Its a nice ride. Not too difficult, great scenery and some really long downhill sections that are just fun, not scary. 

Beware Vail Pass: Just as the road turns to bike path, you will travel under I-70 in what is a suckers downhill. After you pass under the bridge, you make a sharp left turn that goes immediately up. Someone told me that that short piece is a 17% grade. I have seen people be in the wrong gear and come to a complete stop.

I signed up for the ride (would be my 4th time) but some health issues are preventing me from riding. I had already rented a condo for the weekend and my daughter works for the resort, so we will be coming anyway. I'm bringing a cowbell and plan on standing near the top of one of the passes ringing it like mad.

Good luck. Have fun.


----------



## rcharb (Sep 7, 2011)

Thanks for all the info. i'm looking forward to the ride and hope for good weather, hopefullu no rain or hail.


----------



## Robinonabike (Dec 8, 2011)

moneyman said:


> Its a nice ride. Not too difficult, great scenery and some really long downhill sections that are just fun, not scary.
> 
> Beware Vail Pass: Just as the road turns to bike path, you will travel under I-70 in what is a suckers downhill. After you pass under the bridge, you make a sharp left turn that goes immediately up. Someone told me that that short piece is a 17% grade. I have seen people be in the wrong gear and come to a complete stop.
> 
> ...


Do you want to sell your spot. I am visiting in Breck and can't get in because they are sold out.


----------



## Michael15 (Aug 17, 2010)

I am doing this ride tomorrow. Can anyone tell me if there are some stores along the route to get water?

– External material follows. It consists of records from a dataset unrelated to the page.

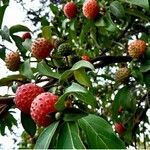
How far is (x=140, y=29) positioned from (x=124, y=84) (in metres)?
0.98

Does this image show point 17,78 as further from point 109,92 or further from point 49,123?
point 109,92

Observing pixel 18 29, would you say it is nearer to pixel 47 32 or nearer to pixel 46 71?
pixel 47 32

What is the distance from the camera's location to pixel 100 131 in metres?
1.10

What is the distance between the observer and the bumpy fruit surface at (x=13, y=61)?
1.79 meters

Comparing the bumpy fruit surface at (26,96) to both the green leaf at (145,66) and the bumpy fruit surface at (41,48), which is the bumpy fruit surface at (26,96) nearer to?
the bumpy fruit surface at (41,48)

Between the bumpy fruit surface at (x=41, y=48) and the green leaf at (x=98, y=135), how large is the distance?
61 cm

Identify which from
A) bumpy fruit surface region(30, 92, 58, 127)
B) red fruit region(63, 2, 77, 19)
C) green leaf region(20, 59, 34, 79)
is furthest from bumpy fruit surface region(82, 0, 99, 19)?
bumpy fruit surface region(30, 92, 58, 127)

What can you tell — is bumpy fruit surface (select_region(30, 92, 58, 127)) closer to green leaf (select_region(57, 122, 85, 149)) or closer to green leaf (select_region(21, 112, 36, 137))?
green leaf (select_region(57, 122, 85, 149))

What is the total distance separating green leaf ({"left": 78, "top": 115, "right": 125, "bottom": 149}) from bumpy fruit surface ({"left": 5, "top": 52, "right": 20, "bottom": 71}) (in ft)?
2.41

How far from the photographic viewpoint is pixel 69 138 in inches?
41.5

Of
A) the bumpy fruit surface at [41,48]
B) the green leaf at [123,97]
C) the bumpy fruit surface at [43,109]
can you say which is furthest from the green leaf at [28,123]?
the green leaf at [123,97]

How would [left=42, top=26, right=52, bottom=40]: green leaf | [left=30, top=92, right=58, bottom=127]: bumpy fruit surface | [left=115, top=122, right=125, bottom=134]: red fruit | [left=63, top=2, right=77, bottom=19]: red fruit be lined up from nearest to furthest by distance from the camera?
[left=30, top=92, right=58, bottom=127]: bumpy fruit surface
[left=42, top=26, right=52, bottom=40]: green leaf
[left=63, top=2, right=77, bottom=19]: red fruit
[left=115, top=122, right=125, bottom=134]: red fruit

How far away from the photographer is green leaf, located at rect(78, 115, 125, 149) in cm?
106

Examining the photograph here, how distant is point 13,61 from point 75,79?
0.44 metres
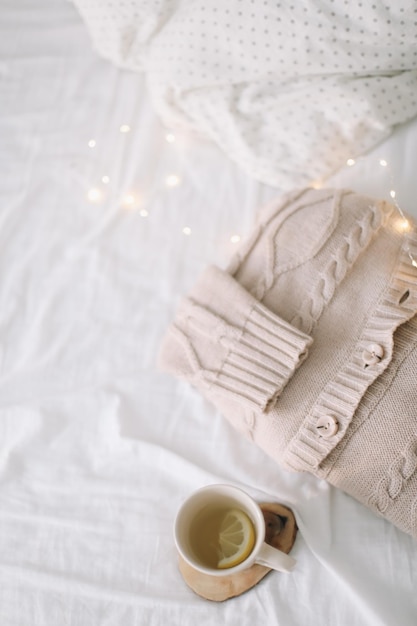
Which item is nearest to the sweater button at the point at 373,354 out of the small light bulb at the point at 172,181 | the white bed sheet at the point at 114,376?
the white bed sheet at the point at 114,376

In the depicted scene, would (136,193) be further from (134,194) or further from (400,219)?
(400,219)

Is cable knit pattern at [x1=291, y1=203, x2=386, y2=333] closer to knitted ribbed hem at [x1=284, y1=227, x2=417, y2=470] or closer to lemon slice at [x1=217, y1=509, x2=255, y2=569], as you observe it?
knitted ribbed hem at [x1=284, y1=227, x2=417, y2=470]

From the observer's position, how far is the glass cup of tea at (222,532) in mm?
747

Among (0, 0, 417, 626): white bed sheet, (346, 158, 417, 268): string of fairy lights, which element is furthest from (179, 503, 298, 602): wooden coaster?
(346, 158, 417, 268): string of fairy lights

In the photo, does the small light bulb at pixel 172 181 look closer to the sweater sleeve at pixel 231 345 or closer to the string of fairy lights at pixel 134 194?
the string of fairy lights at pixel 134 194

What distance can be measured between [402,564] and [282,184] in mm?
678

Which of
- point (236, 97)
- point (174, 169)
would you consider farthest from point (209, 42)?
point (174, 169)

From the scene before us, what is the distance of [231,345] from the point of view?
0.87 meters

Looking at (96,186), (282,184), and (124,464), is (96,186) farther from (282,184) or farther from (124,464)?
(124,464)

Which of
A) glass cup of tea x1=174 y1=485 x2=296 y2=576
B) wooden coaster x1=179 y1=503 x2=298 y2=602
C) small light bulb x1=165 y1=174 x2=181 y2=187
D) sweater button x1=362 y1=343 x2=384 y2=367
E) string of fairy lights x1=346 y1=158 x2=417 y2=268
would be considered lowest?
wooden coaster x1=179 y1=503 x2=298 y2=602

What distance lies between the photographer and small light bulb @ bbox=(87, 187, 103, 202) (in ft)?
3.82

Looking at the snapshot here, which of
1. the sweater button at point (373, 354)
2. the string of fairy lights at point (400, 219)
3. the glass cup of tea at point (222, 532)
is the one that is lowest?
the glass cup of tea at point (222, 532)

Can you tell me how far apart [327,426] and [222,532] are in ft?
0.67

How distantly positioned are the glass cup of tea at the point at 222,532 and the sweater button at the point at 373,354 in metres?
0.25
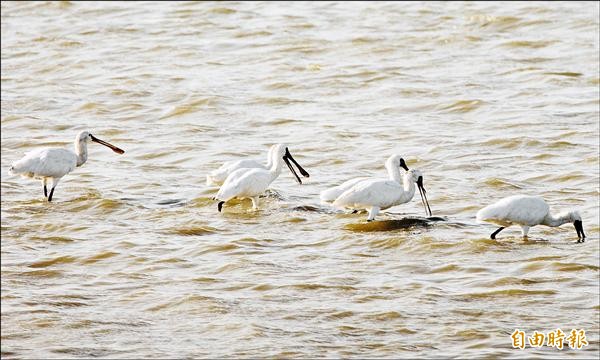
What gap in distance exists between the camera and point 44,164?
15133mm

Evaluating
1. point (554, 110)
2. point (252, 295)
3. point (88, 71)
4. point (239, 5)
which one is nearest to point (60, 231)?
point (252, 295)

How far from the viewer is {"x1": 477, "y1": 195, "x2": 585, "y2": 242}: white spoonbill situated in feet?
42.9

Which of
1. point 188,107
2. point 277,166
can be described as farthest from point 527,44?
point 277,166

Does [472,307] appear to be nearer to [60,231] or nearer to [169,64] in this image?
[60,231]

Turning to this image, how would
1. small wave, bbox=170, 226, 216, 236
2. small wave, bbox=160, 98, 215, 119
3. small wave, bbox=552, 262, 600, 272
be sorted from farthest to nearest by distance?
small wave, bbox=160, 98, 215, 119
small wave, bbox=170, 226, 216, 236
small wave, bbox=552, 262, 600, 272

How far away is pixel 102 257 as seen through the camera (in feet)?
41.9

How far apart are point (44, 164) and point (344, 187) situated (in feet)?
11.0

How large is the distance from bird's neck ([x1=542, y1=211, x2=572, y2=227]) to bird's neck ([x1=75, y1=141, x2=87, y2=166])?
222 inches

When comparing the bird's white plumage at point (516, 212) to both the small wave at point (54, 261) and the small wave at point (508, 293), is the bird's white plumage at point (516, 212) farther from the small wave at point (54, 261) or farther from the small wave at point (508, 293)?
the small wave at point (54, 261)

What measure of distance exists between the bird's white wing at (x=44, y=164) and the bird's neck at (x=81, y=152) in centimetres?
73

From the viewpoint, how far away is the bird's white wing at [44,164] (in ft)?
49.6

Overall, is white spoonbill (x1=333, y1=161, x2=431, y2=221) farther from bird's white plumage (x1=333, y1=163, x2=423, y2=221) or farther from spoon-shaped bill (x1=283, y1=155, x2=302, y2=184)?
spoon-shaped bill (x1=283, y1=155, x2=302, y2=184)

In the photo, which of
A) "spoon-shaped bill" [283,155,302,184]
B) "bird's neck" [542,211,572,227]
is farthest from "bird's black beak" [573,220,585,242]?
"spoon-shaped bill" [283,155,302,184]

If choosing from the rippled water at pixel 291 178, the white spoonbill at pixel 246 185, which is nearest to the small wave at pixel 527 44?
the rippled water at pixel 291 178
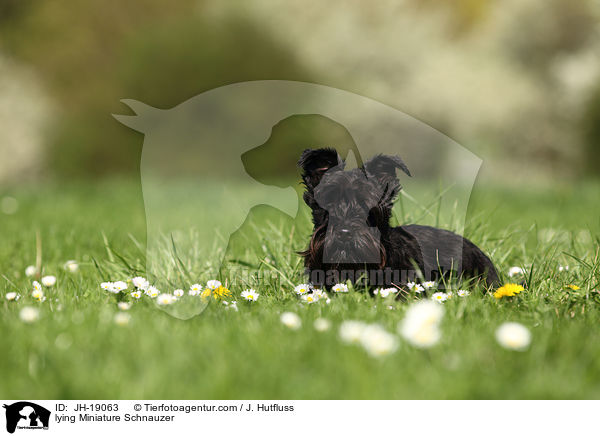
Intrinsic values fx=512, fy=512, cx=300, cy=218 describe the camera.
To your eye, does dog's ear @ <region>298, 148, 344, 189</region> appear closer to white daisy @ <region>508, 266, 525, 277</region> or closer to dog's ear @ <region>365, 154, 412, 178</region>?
dog's ear @ <region>365, 154, 412, 178</region>

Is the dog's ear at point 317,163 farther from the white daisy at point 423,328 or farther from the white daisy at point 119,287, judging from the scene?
the white daisy at point 423,328

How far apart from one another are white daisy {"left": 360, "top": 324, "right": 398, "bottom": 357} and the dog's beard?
51.8 inches

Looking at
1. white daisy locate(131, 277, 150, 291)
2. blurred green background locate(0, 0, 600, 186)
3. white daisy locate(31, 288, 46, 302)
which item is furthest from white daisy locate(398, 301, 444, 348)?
blurred green background locate(0, 0, 600, 186)

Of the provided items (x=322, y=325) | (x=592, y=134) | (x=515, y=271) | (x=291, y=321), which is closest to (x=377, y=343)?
(x=322, y=325)

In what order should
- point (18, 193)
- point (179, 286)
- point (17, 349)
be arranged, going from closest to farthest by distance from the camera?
point (17, 349), point (179, 286), point (18, 193)

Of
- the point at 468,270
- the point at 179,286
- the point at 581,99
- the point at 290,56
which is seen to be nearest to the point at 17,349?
the point at 179,286

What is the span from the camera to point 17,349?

Thanks!


----------



## Robinonabike (Dec 8, 2011)

Michael15 said:


> I am doing this ride tomorrow. Can anyone tell me if there are some stores along the route to get water? Thanks!


I remember passing though a small town but can't remember the name. It was near one of the rest stops so probably a good place to replinish your water.


----------



## bobbydeethree (Jun 23, 2010)

*Leadville, Minturn, Vail*

There are convenience stores on the north edge of Leadville if you ride into town on U.S. 24. There is a Safeway grocery on the west side of the highway a few blocks south of the intersection of hwys.91 and 24. There are several restaurants in downtown Leadville and riding through the old town is a fun diversion. Additionally, if you add one loop of Turquoise Lake to the traditional Copper Triangle route it makes the ride 107 total miles.

Minturn is the town on hwy 24 between Battle Mountain and I-70. There are stores and restaurants along the main street.

Lionshead at Vail has coffee shops and such just a block or so north of the frontage road through Vail. Vail Village is a few blocks east and also has many options for food and drink. Stephens Park in West Vail on the south side of the frontage road used to have a good drinking fountain but I can't say for sure if it is a reliable source of H2O.

There are no stores between Copper Mountain Village and Leadville (25 miles) and nothing of a commercial nature between Leadville and Minturn (about 25 miles).


----------



## Michael15 (Aug 17, 2010)

Thanks. So it looks like I need to ride into Leadville if I want some water b4 Minturn.


----------



## bobbydeethree (Jun 23, 2010)

Yes, that is correct unless you are accustomed to drinking spring water (snow melt). I used to hike a lot and climb 14ers and drank a lot of natural water out of necessity. I sometimes drink spring water when cycling. I have drank water on Vail Pass bike path out of necessity on an abnormally hot, dry day. I suffered no ill effects but may have been lucky. It is not advisable unless you have some form of purification.


----------